SELECT ... WHERE status IN (...) ORDER BY dueDate LIMIT ...

This prevents loading the entire dataset just to filter locally.

5. Cell editing, undo/redo, keyboard shortcuts

Inline editing introduces complexity because it interacts with selection state, focus, scroll, and collaboration concurrency.

Editing lifecycle

Focus cell
  ─▶ Enter edit mode
        ─▶ Validate changes (sync or async)
               ─▶ Apply changes to store
                      ─▶ Sync with backend

Local updates should be optimistic. If the backend rejects a change, you revert it and push an error toast or inline message.

Undo/redo

Do not rely on browser history. Maintain your own operation stack:

push({
  type: "EDIT_CELL",
  rowId,
  colId,
  before,
  after,
});

Undo becomes a reverse operation. Redo re-applies the change. This is cheap since changes are tiny diffs.

Keyboard model

Support key flows like:

  • Arrow movement
  • Enter to edit
  • Esc to cancel

Keyboard support forces you to maintain clean selection state that is independent from DOM focus.

6. Real-time collaboration layer

To make the table collaborative like Notion, you need:

Presence

Track which user is selecting or editing which cell. Store presence separately from dataset:

presence: {
  userA: { rowId: "r1", colId: "title" },
  userB: { rowId: "r4", colId: "status" },
}

Presence should not trigger dataset re-renders. Treat it as ephemeral UI state.

CRDT or OT

For simple row-level edits, last-write-wins with deltas is enough.
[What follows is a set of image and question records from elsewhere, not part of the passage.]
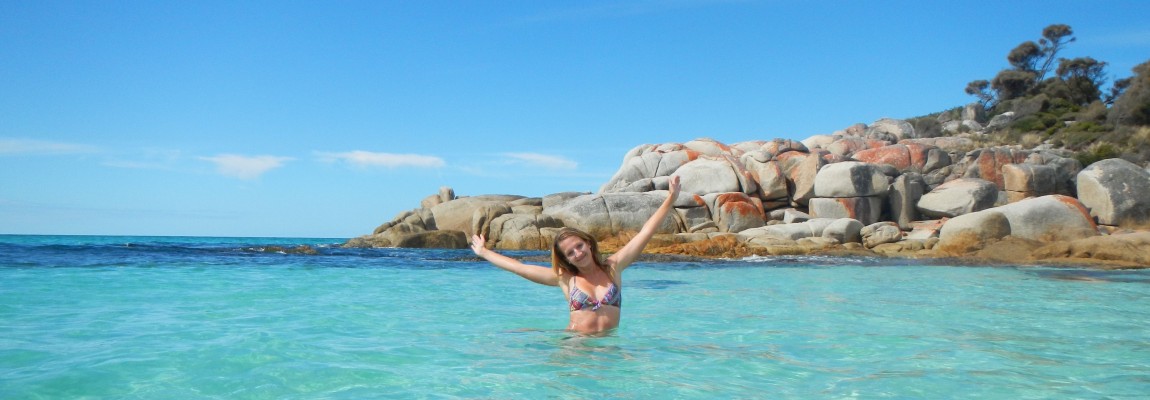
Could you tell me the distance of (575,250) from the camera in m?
5.62

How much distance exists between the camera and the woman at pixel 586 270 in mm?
5688

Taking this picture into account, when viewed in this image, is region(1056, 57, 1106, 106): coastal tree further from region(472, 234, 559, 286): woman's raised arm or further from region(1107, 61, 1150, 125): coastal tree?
region(472, 234, 559, 286): woman's raised arm

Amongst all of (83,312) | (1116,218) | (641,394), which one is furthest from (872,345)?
(1116,218)

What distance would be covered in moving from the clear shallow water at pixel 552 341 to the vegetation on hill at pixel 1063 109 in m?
29.7

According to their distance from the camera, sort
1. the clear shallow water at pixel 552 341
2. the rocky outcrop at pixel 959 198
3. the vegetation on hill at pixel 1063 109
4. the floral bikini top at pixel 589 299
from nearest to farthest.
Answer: the clear shallow water at pixel 552 341
the floral bikini top at pixel 589 299
the rocky outcrop at pixel 959 198
the vegetation on hill at pixel 1063 109

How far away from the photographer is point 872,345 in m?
5.98

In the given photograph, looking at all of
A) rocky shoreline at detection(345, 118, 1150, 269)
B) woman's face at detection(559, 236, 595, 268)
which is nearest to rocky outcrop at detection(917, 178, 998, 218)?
rocky shoreline at detection(345, 118, 1150, 269)

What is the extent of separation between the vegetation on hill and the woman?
110 feet

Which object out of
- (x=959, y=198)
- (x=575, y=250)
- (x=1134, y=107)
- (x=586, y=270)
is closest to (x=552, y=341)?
(x=586, y=270)

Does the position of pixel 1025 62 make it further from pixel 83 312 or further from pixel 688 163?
pixel 83 312

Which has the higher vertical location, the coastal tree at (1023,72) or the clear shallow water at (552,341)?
the coastal tree at (1023,72)

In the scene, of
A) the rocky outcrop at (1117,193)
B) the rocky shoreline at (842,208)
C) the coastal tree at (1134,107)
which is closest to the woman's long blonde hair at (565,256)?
the rocky shoreline at (842,208)

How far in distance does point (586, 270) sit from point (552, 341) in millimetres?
578

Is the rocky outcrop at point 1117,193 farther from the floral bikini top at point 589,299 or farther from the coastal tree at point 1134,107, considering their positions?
the floral bikini top at point 589,299
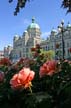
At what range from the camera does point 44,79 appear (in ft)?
8.39

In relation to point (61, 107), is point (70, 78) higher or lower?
higher

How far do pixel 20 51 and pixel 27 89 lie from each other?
125m

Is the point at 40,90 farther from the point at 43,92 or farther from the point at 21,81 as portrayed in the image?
the point at 21,81

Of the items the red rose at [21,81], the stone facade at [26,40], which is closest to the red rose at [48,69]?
the red rose at [21,81]

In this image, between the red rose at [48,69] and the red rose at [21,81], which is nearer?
the red rose at [21,81]

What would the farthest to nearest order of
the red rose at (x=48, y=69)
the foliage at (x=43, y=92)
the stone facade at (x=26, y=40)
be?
the stone facade at (x=26, y=40) → the red rose at (x=48, y=69) → the foliage at (x=43, y=92)

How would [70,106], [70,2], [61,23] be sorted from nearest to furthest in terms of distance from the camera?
[70,106], [70,2], [61,23]

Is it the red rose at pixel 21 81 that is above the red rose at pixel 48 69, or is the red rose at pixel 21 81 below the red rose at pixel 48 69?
below

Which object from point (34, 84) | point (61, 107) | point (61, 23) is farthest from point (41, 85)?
point (61, 23)

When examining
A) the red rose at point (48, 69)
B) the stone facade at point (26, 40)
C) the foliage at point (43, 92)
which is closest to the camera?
the foliage at point (43, 92)

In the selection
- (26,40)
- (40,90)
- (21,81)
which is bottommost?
(40,90)

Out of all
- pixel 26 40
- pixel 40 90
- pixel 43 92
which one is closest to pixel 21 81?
pixel 43 92

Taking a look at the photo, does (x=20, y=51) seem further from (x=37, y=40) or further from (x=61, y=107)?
(x=61, y=107)

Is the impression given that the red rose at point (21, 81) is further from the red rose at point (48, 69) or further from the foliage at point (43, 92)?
the red rose at point (48, 69)
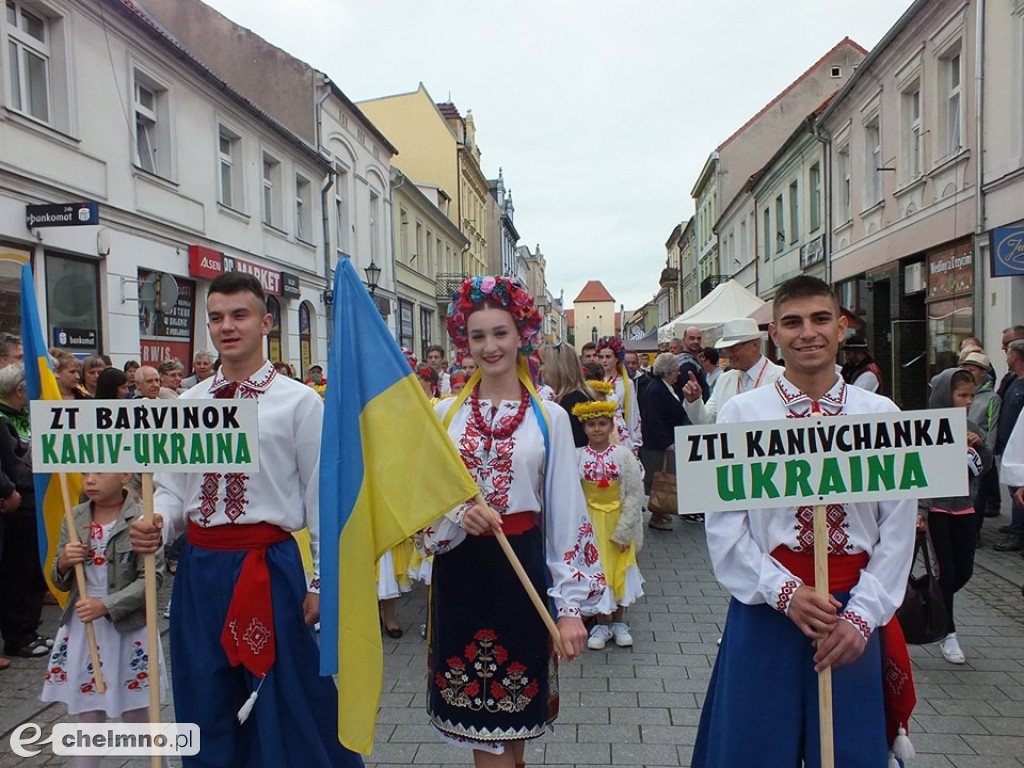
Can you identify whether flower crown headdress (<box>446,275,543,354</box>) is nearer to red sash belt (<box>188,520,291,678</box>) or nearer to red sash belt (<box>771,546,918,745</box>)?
red sash belt (<box>188,520,291,678</box>)

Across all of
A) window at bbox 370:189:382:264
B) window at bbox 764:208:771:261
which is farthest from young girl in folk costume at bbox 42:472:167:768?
window at bbox 764:208:771:261

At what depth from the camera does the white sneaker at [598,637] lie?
464 cm

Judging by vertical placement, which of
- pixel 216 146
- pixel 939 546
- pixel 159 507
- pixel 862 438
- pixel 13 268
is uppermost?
pixel 216 146

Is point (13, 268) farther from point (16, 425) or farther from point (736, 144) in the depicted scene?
point (736, 144)

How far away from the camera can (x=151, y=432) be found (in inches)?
99.7

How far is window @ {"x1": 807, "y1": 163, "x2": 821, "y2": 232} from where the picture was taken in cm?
2045

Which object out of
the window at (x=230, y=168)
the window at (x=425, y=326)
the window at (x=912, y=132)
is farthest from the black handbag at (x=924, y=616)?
the window at (x=425, y=326)

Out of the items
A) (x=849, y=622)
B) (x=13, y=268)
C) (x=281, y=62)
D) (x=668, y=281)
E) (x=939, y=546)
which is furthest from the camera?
(x=668, y=281)

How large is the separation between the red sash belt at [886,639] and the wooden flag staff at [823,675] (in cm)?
14

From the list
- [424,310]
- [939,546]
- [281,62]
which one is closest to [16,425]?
[939,546]

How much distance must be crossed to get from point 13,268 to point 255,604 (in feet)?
27.0

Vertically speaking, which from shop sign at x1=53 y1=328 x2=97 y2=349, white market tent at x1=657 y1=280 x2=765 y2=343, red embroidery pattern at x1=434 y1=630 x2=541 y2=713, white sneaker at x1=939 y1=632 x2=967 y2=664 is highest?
white market tent at x1=657 y1=280 x2=765 y2=343

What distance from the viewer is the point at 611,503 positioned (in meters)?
4.95

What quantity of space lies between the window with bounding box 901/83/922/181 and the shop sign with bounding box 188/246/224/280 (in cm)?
1300
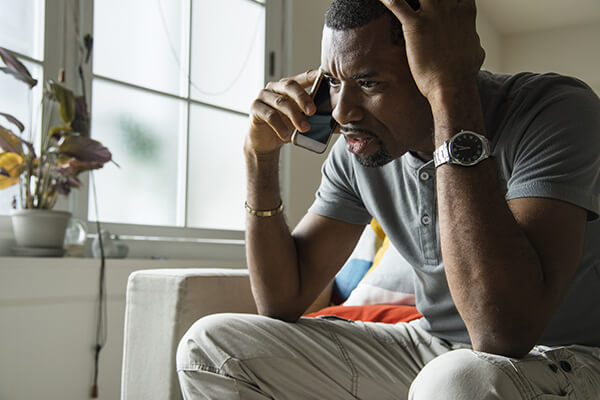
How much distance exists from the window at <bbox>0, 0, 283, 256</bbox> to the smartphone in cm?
114

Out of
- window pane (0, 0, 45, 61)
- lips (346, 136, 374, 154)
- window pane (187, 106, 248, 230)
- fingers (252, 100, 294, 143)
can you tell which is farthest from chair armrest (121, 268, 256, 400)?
window pane (187, 106, 248, 230)

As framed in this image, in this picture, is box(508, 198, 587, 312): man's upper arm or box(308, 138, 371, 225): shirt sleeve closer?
box(508, 198, 587, 312): man's upper arm

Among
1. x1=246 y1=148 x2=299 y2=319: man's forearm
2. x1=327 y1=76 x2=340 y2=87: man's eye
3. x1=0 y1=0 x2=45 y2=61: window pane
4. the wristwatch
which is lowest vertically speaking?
x1=246 y1=148 x2=299 y2=319: man's forearm

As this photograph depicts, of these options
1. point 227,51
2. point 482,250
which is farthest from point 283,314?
point 227,51

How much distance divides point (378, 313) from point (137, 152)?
119cm

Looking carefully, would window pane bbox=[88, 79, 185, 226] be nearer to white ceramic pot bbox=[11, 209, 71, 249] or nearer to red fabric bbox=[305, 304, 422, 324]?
white ceramic pot bbox=[11, 209, 71, 249]

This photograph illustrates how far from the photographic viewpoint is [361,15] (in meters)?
1.08

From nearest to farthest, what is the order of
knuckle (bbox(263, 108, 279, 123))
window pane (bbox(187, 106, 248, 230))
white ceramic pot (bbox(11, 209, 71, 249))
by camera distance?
knuckle (bbox(263, 108, 279, 123)), white ceramic pot (bbox(11, 209, 71, 249)), window pane (bbox(187, 106, 248, 230))

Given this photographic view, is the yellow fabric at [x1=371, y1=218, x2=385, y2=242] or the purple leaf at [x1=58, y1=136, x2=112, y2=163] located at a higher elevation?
the purple leaf at [x1=58, y1=136, x2=112, y2=163]

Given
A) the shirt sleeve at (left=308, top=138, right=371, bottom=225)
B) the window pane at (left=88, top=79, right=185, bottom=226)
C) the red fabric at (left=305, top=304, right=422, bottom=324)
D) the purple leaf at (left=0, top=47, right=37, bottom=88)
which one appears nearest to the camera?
the shirt sleeve at (left=308, top=138, right=371, bottom=225)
For text cells (rich text, long notes), use CRDT structures like Y.js or Automerge.

Reconciliation

When two users edit the same cell simultaneously:

  1. Apply local edits optimistically
  2. Receive remote edits
  3. Reconcile based on timestamp or CRDT merge
  4. Redraw only the affected cell

Text diagram: Collaboration flow

Local edit → optimistic update → share delta
                            ▲
                            │
                    remote deltas merged

7. Production considerations: permissions, row locks, conflicts

Big enterprises care about constraints you do not hit during prototyping.

Permissions

Permissions often vary per row and per column. For example:

  • A user can view revenue numbers but not edit them
  • A user can edit description but not tags
  • A user cannot see archived rows

Store permissions separately:

permissions = {
  rowId: { canView: true, canEdit: false },
};

Your UI must use these checks to disable editing and hide sensitive fields.

Row-level locks

If your app supports long edits (think CRM pipelines), you might need soft locks. Example:

PUT /lock/row123
→ lock granted for 30 seconds

Show indicators like "Rahul is editing this row".

Conflict resolution

Conflicts can occur when users edit stale rows. Typical strategies:

  • Automatic merge if fields differ
  • Prompt user with a merge dialog
  • Apply CRDT merge for text fields
  • Last writer wins for simple enums

The key is consistency. The system should behave predictably even under contention.

Wrapping Up

When solving a Notion-table system design, structure your thinking around these layers:

  1. State model: raw dataset, derived view, UI state
  2. Rendering: virtualization, selective updates, transitions
  3. Backend sync: cursor pagination, delta updates, view-as-query
  4. Editing: optimistic updates, undo/redo, keyboard flows
  5. Collaboration: presence, deltas, CRDTs
  6. Production constraints: permissions, locks, conflicts

This gives you a complete picture. You show that you understand the UI, the data flow, the distributed complexity and the real-world constraints. And when you actually build such a data explorer, this structure keeps the implementation predictable as the dataset and features grow.